BRIEF:
Can you reproduce every one of the items below word for word, leaving the pictures out of your answer?

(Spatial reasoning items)
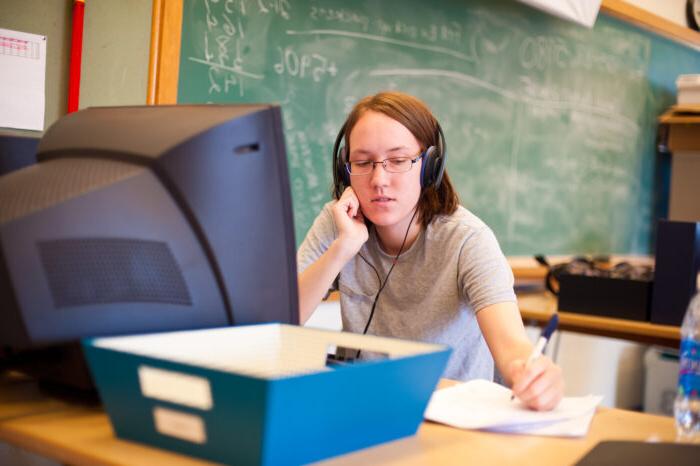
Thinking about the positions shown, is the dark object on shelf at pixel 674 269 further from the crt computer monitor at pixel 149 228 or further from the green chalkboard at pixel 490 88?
the crt computer monitor at pixel 149 228

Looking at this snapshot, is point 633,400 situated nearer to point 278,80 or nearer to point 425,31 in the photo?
point 425,31

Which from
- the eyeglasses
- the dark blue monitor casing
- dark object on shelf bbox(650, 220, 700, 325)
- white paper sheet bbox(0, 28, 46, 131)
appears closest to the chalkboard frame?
white paper sheet bbox(0, 28, 46, 131)

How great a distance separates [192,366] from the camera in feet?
2.59

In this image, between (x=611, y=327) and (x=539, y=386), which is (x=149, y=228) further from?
(x=611, y=327)

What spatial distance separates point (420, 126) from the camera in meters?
1.73

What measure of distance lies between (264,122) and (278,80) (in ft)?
4.80

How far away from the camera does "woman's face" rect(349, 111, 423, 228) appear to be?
168 centimetres

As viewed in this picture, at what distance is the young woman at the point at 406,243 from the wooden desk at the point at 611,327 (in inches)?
39.6

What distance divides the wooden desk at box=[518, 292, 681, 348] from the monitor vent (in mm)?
1954

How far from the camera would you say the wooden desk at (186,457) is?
85 cm

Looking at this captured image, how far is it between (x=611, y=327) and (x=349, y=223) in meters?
1.30

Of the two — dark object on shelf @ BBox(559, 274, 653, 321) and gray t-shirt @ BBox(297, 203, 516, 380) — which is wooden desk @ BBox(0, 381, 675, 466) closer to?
gray t-shirt @ BBox(297, 203, 516, 380)

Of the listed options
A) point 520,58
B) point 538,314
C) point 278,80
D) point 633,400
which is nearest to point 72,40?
point 278,80

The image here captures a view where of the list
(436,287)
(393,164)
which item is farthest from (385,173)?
(436,287)
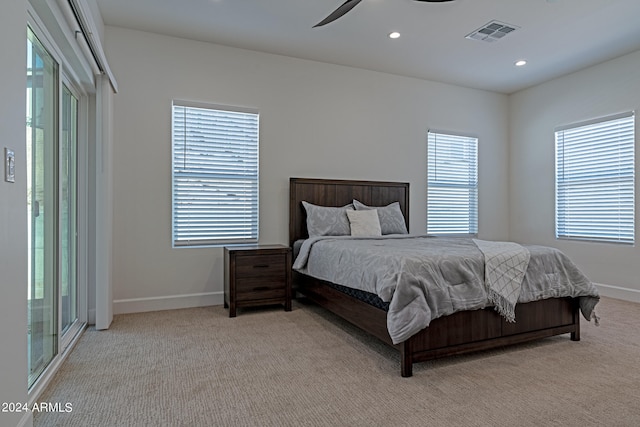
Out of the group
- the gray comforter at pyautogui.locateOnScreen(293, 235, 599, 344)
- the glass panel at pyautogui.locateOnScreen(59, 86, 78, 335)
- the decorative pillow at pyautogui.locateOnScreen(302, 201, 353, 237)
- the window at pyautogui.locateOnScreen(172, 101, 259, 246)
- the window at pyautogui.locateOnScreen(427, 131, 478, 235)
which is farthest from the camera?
the window at pyautogui.locateOnScreen(427, 131, 478, 235)

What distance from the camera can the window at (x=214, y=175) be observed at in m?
4.12

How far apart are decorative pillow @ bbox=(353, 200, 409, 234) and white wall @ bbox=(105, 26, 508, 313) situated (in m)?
0.50

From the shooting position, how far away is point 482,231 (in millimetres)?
5879

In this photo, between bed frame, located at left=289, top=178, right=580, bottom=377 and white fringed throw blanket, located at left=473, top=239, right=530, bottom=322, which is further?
white fringed throw blanket, located at left=473, top=239, right=530, bottom=322

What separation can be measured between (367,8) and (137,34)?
7.83ft

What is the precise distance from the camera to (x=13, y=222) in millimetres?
1529

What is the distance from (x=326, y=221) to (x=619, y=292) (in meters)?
3.63

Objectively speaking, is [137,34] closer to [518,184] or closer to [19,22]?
[19,22]

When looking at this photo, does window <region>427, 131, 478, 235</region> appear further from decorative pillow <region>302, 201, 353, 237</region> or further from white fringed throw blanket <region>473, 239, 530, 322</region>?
white fringed throw blanket <region>473, 239, 530, 322</region>

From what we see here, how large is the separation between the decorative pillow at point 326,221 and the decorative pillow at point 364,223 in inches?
2.6

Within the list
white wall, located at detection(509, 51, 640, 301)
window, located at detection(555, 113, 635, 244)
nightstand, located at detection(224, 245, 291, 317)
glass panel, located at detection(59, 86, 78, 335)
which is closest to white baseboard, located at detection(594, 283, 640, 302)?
white wall, located at detection(509, 51, 640, 301)

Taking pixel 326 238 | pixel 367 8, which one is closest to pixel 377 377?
pixel 326 238

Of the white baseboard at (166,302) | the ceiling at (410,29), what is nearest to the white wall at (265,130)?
the white baseboard at (166,302)

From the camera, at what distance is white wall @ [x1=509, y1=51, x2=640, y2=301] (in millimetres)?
4477
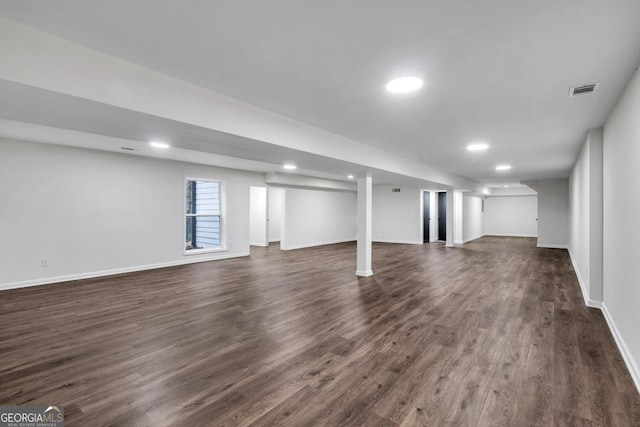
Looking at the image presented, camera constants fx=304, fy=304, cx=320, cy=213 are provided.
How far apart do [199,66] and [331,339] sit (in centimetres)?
261

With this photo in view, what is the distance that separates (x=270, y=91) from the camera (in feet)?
8.71

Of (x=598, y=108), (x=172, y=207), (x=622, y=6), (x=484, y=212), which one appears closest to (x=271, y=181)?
(x=172, y=207)

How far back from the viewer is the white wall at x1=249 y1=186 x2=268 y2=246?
10758mm

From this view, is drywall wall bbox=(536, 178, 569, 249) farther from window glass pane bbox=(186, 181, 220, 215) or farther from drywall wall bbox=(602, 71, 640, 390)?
window glass pane bbox=(186, 181, 220, 215)

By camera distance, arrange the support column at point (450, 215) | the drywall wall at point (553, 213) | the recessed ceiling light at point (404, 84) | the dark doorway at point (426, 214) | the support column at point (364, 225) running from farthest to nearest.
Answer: the dark doorway at point (426, 214), the support column at point (450, 215), the drywall wall at point (553, 213), the support column at point (364, 225), the recessed ceiling light at point (404, 84)

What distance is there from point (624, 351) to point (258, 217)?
980 centimetres

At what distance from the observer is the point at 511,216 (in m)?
14.3

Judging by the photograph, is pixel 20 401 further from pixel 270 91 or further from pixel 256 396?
pixel 270 91

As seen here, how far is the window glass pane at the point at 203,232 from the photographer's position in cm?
812

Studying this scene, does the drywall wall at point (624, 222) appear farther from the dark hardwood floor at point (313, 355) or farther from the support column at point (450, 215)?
the support column at point (450, 215)

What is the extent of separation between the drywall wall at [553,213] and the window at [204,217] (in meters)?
10.2

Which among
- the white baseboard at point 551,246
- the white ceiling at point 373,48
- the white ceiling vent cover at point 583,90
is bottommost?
the white baseboard at point 551,246

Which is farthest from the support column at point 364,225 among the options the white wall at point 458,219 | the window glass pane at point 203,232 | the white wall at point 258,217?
the white wall at point 458,219

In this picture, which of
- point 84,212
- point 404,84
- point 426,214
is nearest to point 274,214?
point 426,214
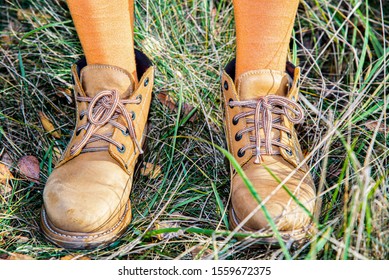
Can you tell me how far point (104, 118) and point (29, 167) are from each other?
0.31 meters

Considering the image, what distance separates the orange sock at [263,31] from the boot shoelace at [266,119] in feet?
0.29

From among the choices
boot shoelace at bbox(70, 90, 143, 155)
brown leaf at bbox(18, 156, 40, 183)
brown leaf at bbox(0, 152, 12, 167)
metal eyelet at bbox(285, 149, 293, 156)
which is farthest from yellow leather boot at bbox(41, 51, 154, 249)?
metal eyelet at bbox(285, 149, 293, 156)

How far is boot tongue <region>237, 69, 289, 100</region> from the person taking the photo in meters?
1.33

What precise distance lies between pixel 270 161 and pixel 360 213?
10.7 inches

COMPLETE ANSWER:
Thinking about the positions shown, is the dark object on shelf at pixel 674 269 further from the crt computer monitor at pixel 149 228 or further from the green chalkboard at pixel 490 88?
the crt computer monitor at pixel 149 228

Looking at this snapshot, is point 633,400 situated nearer to point 278,80 or nearer to point 425,31 in the photo?
point 425,31

Which from
- the eyeglasses
- the dark blue monitor casing
- dark object on shelf bbox(650, 220, 700, 325)
- white paper sheet bbox(0, 28, 46, 131)
appears closest to the chalkboard frame?
white paper sheet bbox(0, 28, 46, 131)

How great a distance separates [192,366] from the camera in feet?
2.59

In this image, between (x=611, y=327) and (x=539, y=386), which is (x=149, y=228) further from?
(x=611, y=327)

What spatial distance separates point (420, 126) from the camera in meters?
1.73

What measure of distance lies between (264,122) and (278,80) (in ft)?
4.80

How far away from the camera does "woman's face" rect(349, 111, 423, 228) appear to be?
168 centimetres

As viewed in this picture, at what distance is the young woman at the point at 406,243 from the wooden desk at the point at 611,327 (in inches)?
39.6

What distance divides the wooden desk at box=[518, 292, 681, 348] from the monitor vent (in mm)?
1954

How far from the camera would you say the wooden desk at (186,457) is?
85 cm

Looking at this captured image, how far is it between (x=611, y=327) and (x=349, y=223) in meters?
1.30

Of the two — dark object on shelf @ BBox(559, 274, 653, 321) and gray t-shirt @ BBox(297, 203, 516, 380) — which is wooden desk @ BBox(0, 381, 675, 466) closer to?
gray t-shirt @ BBox(297, 203, 516, 380)

Of the listed options
A) point 520,58
B) point 538,314
C) point 278,80
D) point 633,400
which is nearest to point 72,40?
point 278,80

The image here captures a view where of the list
(436,287)
(393,164)
which item is farthest from (385,173)?
(436,287)
Out of the group
- the gray comforter at pyautogui.locateOnScreen(293, 235, 599, 344)
- the glass panel at pyautogui.locateOnScreen(59, 86, 78, 335)
- the decorative pillow at pyautogui.locateOnScreen(302, 201, 353, 237)
- the window at pyautogui.locateOnScreen(172, 101, 259, 246)
- the window at pyautogui.locateOnScreen(427, 131, 478, 235)
which is farthest from the camera?
the window at pyautogui.locateOnScreen(427, 131, 478, 235)

What distance from the camera can the window at (x=214, y=175) be observed at in m?
4.12

How far apart are decorative pillow @ bbox=(353, 200, 409, 234) and white wall @ bbox=(105, 26, 508, 313) situated (in m)?
0.50

From the shooting position, how far away is point 482,231 (in millimetres)?
5879

In this photo, between bed frame, located at left=289, top=178, right=580, bottom=377 and white fringed throw blanket, located at left=473, top=239, right=530, bottom=322, which is further?
white fringed throw blanket, located at left=473, top=239, right=530, bottom=322

What separation can be measured between (367,8) and (137,34)?
7.83ft

What is the precise distance from the camera to (x=13, y=222) in millimetres?
1529

What is the distance from (x=326, y=221) to (x=619, y=292) (in meters)?
3.63

Objectively speaking, is [137,34] closer to [518,184] or closer to [19,22]?
[19,22]

When looking at this photo, does window <region>427, 131, 478, 235</region> appear further from decorative pillow <region>302, 201, 353, 237</region> or further from white fringed throw blanket <region>473, 239, 530, 322</region>?
white fringed throw blanket <region>473, 239, 530, 322</region>

From what we see here, how large is the separation between the decorative pillow at point 326,221 and the decorative pillow at point 364,223 in inches?
2.6

Within the list
white wall, located at detection(509, 51, 640, 301)
window, located at detection(555, 113, 635, 244)
nightstand, located at detection(224, 245, 291, 317)
glass panel, located at detection(59, 86, 78, 335)
which is closest to white baseboard, located at detection(594, 283, 640, 302)?
white wall, located at detection(509, 51, 640, 301)

Taking pixel 326 238 | pixel 367 8, which one is closest to pixel 377 377?
pixel 326 238

Of the white baseboard at (166,302) | the ceiling at (410,29), what is nearest to the white wall at (265,130)?
the white baseboard at (166,302)

From the camera, at what distance is white wall @ [x1=509, y1=51, x2=640, y2=301] (in millimetres)?
4477
Looking at the image presented, camera constants fx=304, fy=304, cx=320, cy=213 are provided.
How far apart do [199,66] and [331,339] sit (in centimetres)?
261

With this photo in view, what is the distance that separates (x=270, y=91) from the camera (in feet)?
8.71

Of (x=598, y=108), (x=172, y=207), (x=622, y=6), (x=484, y=212), which one appears closest to (x=271, y=181)?
(x=172, y=207)

How far back from the viewer is the white wall at x1=249 y1=186 x2=268 y2=246?
10758mm

From this view, is drywall wall bbox=(536, 178, 569, 249) farther from window glass pane bbox=(186, 181, 220, 215) or farther from drywall wall bbox=(602, 71, 640, 390)?
window glass pane bbox=(186, 181, 220, 215)

By camera distance, arrange the support column at point (450, 215) | the drywall wall at point (553, 213) | the recessed ceiling light at point (404, 84) | the dark doorway at point (426, 214) | the support column at point (364, 225) running from farthest to nearest.
Answer: the dark doorway at point (426, 214), the support column at point (450, 215), the drywall wall at point (553, 213), the support column at point (364, 225), the recessed ceiling light at point (404, 84)

What distance is there from point (624, 351) to point (258, 217)?
980 centimetres

At what distance from the observer is the point at 511,216 (in m)?
14.3

Judging by the photograph, is pixel 20 401 further from pixel 270 91 or further from pixel 256 396?
pixel 270 91

As seen here, how far is the window glass pane at the point at 203,232 from the photographer's position in cm?
812

Studying this scene, does the drywall wall at point (624, 222) appear farther from the dark hardwood floor at point (313, 355) or farther from the support column at point (450, 215)?
the support column at point (450, 215)

What is the extent of separation between the drywall wall at [553,213] and the window at [204,217] (in meters)?
10.2

Which among
- the white baseboard at point 551,246
- the white ceiling at point 373,48
- the white ceiling vent cover at point 583,90
is bottommost?
the white baseboard at point 551,246

Which is farthest from the support column at point 364,225 among the options the white wall at point 458,219 | the window glass pane at point 203,232 | the white wall at point 258,217?
the white wall at point 458,219

In this picture, which of
- point 84,212
- point 404,84
- point 426,214
is nearest to point 274,214?
point 426,214
Can you tell me how far point (104, 118) and point (29, 167) are from each other?
0.31 meters

Considering the image, what distance separates the orange sock at [263,31] from the boot shoelace at [266,119] in feet?
0.29

From among the choices
boot shoelace at bbox(70, 90, 143, 155)
brown leaf at bbox(18, 156, 40, 183)
brown leaf at bbox(0, 152, 12, 167)
metal eyelet at bbox(285, 149, 293, 156)
which is farthest from yellow leather boot at bbox(41, 51, 154, 249)?
metal eyelet at bbox(285, 149, 293, 156)

How far is boot tongue <region>237, 69, 289, 100</region> from the person taking the photo in meters?
1.33

What precise distance lies between pixel 270 161 and pixel 360 213?
10.7 inches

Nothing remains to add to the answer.